Given problem: Only the lines from the one containing "From this captured" through the final line of the material below should be output, exactly as they stand.

[Records of scene-based questions]

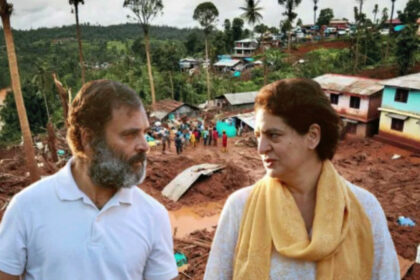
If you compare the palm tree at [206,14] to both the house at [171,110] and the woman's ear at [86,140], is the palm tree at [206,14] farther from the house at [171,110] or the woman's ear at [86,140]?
the woman's ear at [86,140]

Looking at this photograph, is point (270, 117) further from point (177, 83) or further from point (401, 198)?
point (177, 83)

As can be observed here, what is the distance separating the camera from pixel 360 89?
18.3 metres

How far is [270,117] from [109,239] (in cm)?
114

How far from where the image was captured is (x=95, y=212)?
195 centimetres

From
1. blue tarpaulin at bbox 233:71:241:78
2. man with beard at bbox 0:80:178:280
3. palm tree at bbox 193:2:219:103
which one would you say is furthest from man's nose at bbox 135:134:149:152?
blue tarpaulin at bbox 233:71:241:78

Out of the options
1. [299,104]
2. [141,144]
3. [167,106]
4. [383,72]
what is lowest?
[167,106]

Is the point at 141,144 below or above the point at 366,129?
above

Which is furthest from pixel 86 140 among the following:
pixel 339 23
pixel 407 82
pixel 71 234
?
pixel 339 23

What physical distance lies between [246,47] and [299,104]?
52.5 m

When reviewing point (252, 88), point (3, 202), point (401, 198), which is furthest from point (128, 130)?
point (252, 88)

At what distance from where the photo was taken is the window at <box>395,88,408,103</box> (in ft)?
53.6

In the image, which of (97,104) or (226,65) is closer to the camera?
(97,104)

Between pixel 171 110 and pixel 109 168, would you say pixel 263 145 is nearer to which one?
pixel 109 168

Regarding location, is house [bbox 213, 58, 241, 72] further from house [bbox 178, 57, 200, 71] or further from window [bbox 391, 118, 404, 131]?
window [bbox 391, 118, 404, 131]
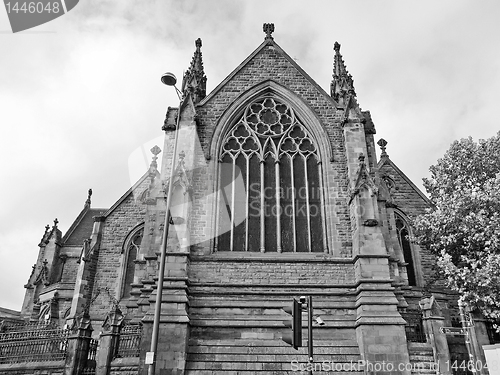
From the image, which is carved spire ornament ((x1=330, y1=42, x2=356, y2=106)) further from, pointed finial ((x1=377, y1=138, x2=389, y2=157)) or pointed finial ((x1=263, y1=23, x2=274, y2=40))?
pointed finial ((x1=377, y1=138, x2=389, y2=157))

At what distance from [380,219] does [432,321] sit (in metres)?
4.00

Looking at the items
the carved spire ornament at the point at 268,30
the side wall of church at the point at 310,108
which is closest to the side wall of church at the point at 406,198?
the side wall of church at the point at 310,108

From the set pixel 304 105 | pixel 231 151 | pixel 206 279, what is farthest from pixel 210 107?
pixel 206 279

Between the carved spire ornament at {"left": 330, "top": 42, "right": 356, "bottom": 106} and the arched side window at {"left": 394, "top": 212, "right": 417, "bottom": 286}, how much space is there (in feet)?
25.8

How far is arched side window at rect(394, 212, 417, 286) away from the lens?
73.9 ft

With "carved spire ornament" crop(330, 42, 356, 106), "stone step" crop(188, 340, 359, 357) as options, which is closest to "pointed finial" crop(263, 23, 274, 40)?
"carved spire ornament" crop(330, 42, 356, 106)

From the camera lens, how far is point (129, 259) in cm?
2350

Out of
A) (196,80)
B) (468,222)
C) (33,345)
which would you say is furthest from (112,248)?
(468,222)

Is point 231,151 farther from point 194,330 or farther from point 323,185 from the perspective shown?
point 194,330

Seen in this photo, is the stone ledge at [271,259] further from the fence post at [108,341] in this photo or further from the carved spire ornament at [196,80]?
the carved spire ornament at [196,80]

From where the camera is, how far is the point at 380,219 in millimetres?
16625

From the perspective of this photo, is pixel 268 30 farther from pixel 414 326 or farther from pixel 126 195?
pixel 414 326

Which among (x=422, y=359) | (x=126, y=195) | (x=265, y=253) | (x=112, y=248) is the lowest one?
(x=422, y=359)

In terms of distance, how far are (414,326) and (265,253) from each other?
599cm
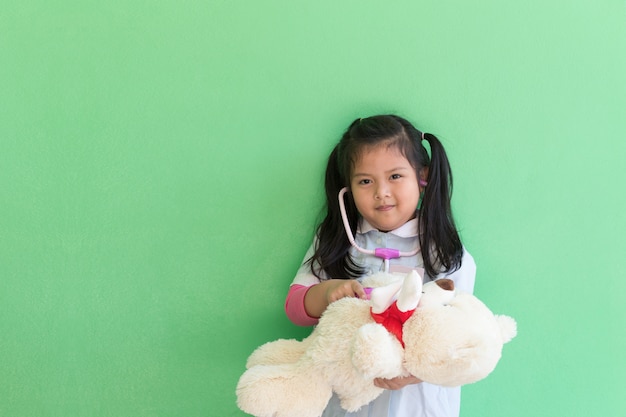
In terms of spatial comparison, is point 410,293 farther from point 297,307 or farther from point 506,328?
point 297,307

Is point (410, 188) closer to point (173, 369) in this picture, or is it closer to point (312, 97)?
point (312, 97)

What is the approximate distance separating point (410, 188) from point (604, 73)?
0.43 metres

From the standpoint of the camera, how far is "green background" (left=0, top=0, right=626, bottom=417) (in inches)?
39.5

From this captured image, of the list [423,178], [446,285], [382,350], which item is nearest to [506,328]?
[446,285]

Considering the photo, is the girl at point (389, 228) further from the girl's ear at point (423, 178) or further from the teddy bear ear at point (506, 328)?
the teddy bear ear at point (506, 328)

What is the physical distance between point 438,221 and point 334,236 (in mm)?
186

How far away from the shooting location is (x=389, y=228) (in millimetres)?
963

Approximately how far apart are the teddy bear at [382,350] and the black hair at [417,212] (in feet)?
0.66

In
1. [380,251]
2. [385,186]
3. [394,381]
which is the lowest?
[394,381]

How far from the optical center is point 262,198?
3.39 feet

Complete answer:
From this captured image, of the list [423,178], [446,285], [382,350], which item is nearest to [506,328]?
[446,285]

Considering the photo, is the girl at point (389, 228) further from the girl's ear at point (423, 178) or further from the teddy bear ear at point (506, 328)?
the teddy bear ear at point (506, 328)

What is the physical distance between point 438,221 and point 334,236 (in mm)?
186

How far away from the shooting location is (x=389, y=228) (in millimetres)?
963

Approximately how far apart are the teddy bear at [382,350] and the black hair at [417,212] (in feet)?
0.66

In
1. [380,251]
2. [385,186]
3. [394,381]
which is the lowest?
[394,381]

How far from the optical center is point 262,198?
3.39 feet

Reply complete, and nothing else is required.